Patent Document 1 below describes a vulcanizable rubber composition comprising: a solution-polymerized styrene-butadiene rubber 80 phr to 100 phr having a glass-transition temperature which is in the range of −50° C. to −85° C.; a silica 100 phr to 140 phr; and a plasticizer composition comprising a hydrocarbon resin 15 phr to 40 phr and an oil 5 phr to 25 phr, wherein the sum of the amount of said hydrocarbon resin and the amount of said oil is in the range of 35 phr to 50 phr.

Further, Patent Document 2 below describes a rubber composition for a tire tread, which is obtained by blending, with respect to 100 parts by weight of a natural rubber and/or a diene-based synthetic rubber, 40 to 100 parts by weight of carbon black having a 90 to 220 m²/g cetyltriammonium bromide adsorption specific surface area (CTAB) and a 90 to 140 ml/100 g property value of 24M4DBP oil absorption, and 0.1 to 20 parts by weight of an organic unsaturated fatty acid containing 2 or more carbon-carbon double bonds in a molecule containing 10% by weight or more of a conjugated dienic acid containing at least one set of 2 carbon-carbon double bonds in a molecule in a conjugated relation.

PRIOR ART DOCUMENT

Patent Document

• • Patent Document 1: JP-A-2021-21064
  • Patent Document 2: JP-B-3200067

SUMMARY OF THE INVENTION

In the technique described in Patent Document 1 described above, sunflower oil, soybean oil and canola oil as oil derived from a plant are used, but when used in pneumatic tire applications, significant compounding adjustments were required to improve tire characteristics, which had room for further improvement.

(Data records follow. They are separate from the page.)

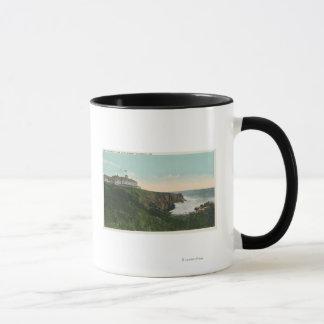 禿げ頭の崖の眺め及び崖Housの外面 マグカップ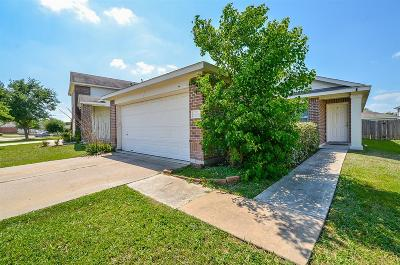 Fort Bend County Single Family Home For Sale: 7906 Crescent Village Lane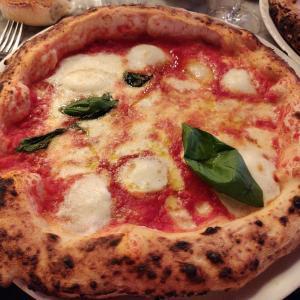 並ぶの覚悟!パリで一番美味しいイタリアンレストラン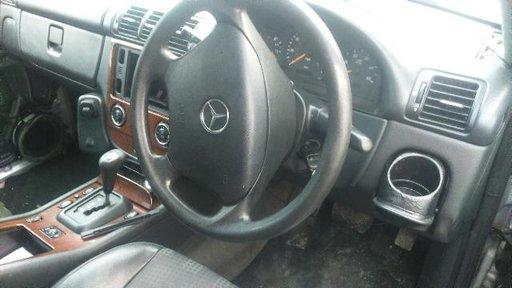 Butoane geam Mercedes ML 270 CDI W163 an fabricatie 2004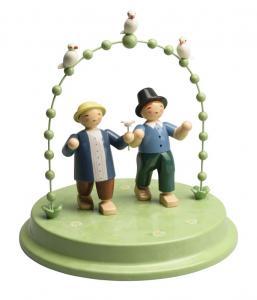 Liebespaar im Bogen mit 3 Täubchen, zwei Herren
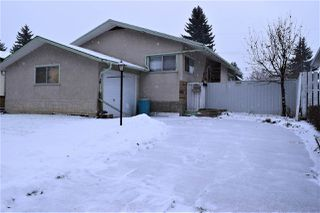 Photo 2: 4433 113 Avenue in Edmonton: Zone 23 House for sale : MLS®# E4180999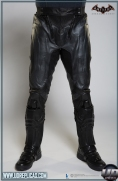 BATMAN™: Arkham Knight - Leather Motorcycle Suit  Image 9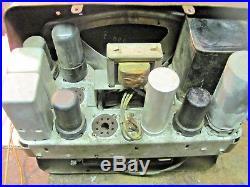 VINTAGE 1947 1953 GMC TRUCK RADIO Tube type turns on
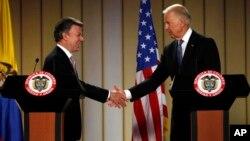 El presidente de Colombia, Juan Manuel Santos, y el vicepresidente de EE.UU., Joe Biden, dieron una rueda de prensa en Bogotá.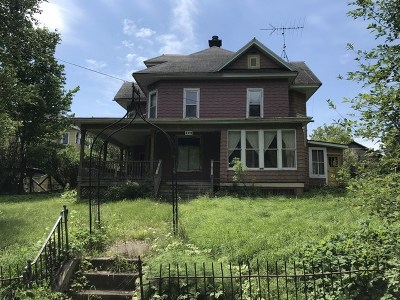 Michigamme Single Family Home For Sale: 106 W Railroad St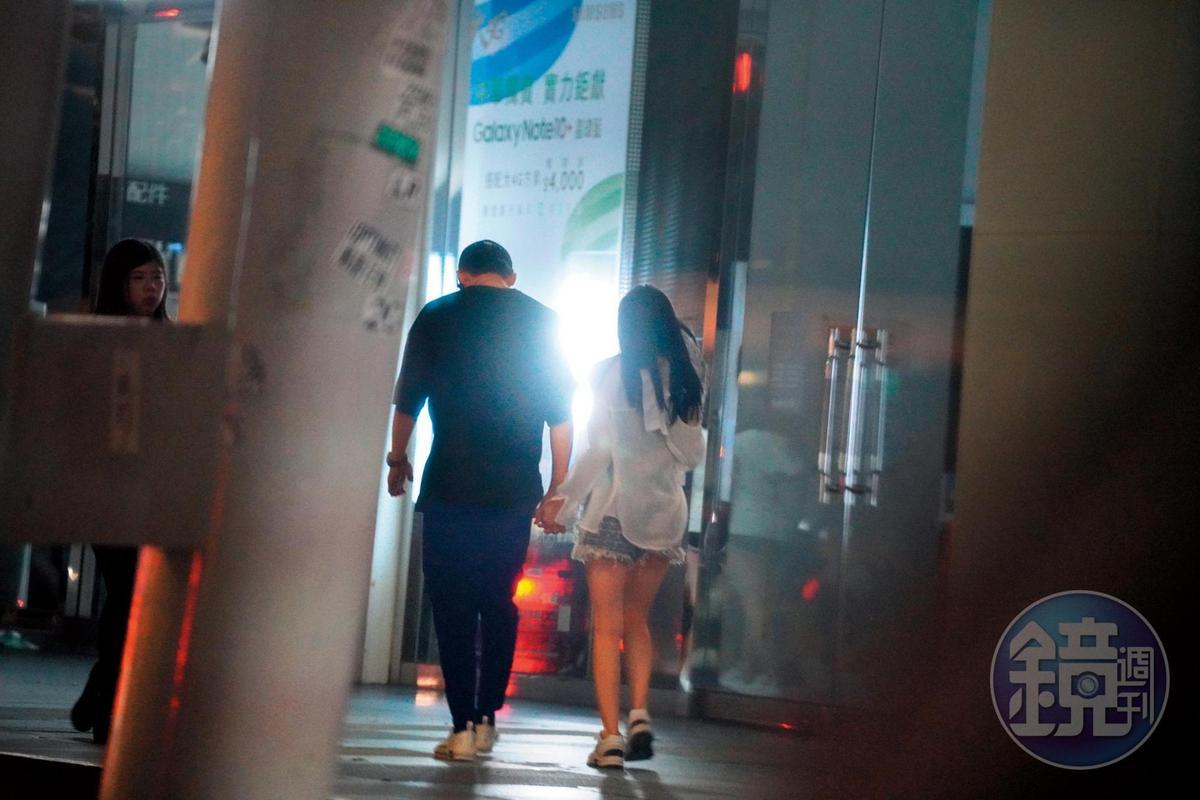 9月1日 04:37 黃宏軒牽著陳亮君的手,在信義區街頭漫步。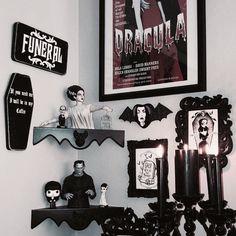A homage to Horror 💀 📸 . Halloween Bedroom, Halloween Home Decor, Halloween House, Gothic Room, Gothic House, Goth Bedroom, Bedroom Decor, Grunge Bedroom, Decor Room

Incidentally, in the technique described in Patent Document 2 described above, a rubber composition is used in which a dehydrated castor oil fatty acid having a carboxyl group and not having a triglyceride skeleton is blended as an organic unsaturated fatty acid, particularly in order to improve abrasion resistance, when used in a pneumatic tire application.

In view of the above circumstances, it is an object of the present invention to provide a rubber composition using an oil derived from a plant, which becomes a raw material of a vulcanized rubber capable of reducing rolling resistance when used in a pneumatic tire application.

The above object can be achieved by the present invention as described below. Specifically, the present invention relates to a rubber composition (1) containing a diene-based rubber, an aroma oil and a dehydrated castor oil, wherein 0.1≤X/Y≤10 is established when the blending amount of the aroma oil is X and the blending amount of the dehydrated castor oil is Y.

The rubber composition (1) is preferably a rubber composition (2) in which the content of the dehydrated castor oil is 1 to 20 parts by mass when the total amount of the diene-based rubber is 100 parts by mass.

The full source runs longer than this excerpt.